* start Data provided *

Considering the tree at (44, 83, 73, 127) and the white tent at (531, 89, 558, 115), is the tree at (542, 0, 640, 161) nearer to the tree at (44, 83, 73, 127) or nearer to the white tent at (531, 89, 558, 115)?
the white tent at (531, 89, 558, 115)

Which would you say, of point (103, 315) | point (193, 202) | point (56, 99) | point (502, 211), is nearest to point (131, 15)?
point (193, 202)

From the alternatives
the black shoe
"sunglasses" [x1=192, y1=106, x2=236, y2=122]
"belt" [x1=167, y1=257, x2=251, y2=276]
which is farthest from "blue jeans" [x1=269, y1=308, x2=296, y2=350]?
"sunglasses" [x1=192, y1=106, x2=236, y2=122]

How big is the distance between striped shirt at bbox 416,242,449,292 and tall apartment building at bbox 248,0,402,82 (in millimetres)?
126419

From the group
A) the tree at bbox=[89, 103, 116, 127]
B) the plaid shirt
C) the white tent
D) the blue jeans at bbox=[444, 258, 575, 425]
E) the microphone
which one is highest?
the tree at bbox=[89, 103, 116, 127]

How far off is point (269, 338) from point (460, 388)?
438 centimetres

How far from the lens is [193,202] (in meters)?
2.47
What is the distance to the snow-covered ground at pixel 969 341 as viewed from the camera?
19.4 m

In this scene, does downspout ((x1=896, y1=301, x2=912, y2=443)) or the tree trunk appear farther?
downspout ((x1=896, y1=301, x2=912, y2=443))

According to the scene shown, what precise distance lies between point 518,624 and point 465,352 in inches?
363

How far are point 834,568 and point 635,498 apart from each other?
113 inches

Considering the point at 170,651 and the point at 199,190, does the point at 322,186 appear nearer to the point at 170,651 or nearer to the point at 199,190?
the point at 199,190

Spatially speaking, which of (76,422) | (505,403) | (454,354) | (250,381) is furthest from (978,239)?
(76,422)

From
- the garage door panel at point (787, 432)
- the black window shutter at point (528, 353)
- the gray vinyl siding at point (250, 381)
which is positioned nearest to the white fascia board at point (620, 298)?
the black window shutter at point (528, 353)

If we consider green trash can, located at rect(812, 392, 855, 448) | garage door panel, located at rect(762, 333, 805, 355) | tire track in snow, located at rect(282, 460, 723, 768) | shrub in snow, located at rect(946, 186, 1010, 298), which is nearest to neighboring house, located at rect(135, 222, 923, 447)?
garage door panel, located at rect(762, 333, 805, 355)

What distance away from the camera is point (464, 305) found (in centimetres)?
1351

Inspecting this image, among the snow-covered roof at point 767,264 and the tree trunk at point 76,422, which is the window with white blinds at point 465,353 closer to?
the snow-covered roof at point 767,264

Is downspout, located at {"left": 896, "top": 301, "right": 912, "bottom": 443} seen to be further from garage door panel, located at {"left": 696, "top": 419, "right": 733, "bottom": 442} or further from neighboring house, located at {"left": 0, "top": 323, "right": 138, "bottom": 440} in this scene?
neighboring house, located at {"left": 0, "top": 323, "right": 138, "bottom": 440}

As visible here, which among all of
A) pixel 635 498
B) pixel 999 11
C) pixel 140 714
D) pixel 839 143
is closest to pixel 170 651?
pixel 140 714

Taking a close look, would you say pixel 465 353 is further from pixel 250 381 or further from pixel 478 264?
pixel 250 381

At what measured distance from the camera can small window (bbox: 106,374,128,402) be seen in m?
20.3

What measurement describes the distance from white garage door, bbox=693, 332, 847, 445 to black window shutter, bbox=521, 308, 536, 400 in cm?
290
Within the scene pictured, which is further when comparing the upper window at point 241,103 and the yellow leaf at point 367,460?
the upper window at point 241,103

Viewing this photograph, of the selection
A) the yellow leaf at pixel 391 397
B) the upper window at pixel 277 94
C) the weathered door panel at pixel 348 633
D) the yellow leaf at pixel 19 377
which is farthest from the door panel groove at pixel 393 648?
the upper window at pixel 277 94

* end Data provided *

Exercise objective.
In the entries above, take the line containing "Is downspout, located" and each later line through the last, and repeat them exactly. Output nothing else.

Exercise answer.
Is downspout, located at {"left": 896, "top": 301, "right": 912, "bottom": 443} seen to be further from garage door panel, located at {"left": 696, "top": 419, "right": 733, "bottom": 442} or further from neighboring house, located at {"left": 0, "top": 323, "right": 138, "bottom": 440} in this scene?
neighboring house, located at {"left": 0, "top": 323, "right": 138, "bottom": 440}

As visible here, which among all of
A) pixel 635 498
B) pixel 999 11
C) pixel 140 714
D) pixel 839 143
is closest to pixel 170 651?
pixel 140 714

Taking a close look, would you say pixel 465 353 is further from pixel 250 381 or further from pixel 478 264?
pixel 250 381

At what measured distance from the camera can small window (bbox: 106,374,128,402) be seen in m?
20.3

What measurement describes the distance from white garage door, bbox=693, 332, 847, 445 to black window shutter, bbox=521, 308, 536, 400 in cm?
290
Within the scene pictured, which is further when comparing the upper window at point 241,103 and the yellow leaf at point 367,460?
the upper window at point 241,103

Viewing this photograph, of the selection
A) the yellow leaf at pixel 391 397
B) the upper window at pixel 277 94
C) the weathered door panel at pixel 348 633
D) the yellow leaf at pixel 19 377
which is farthest from the door panel groove at pixel 393 648?
the upper window at pixel 277 94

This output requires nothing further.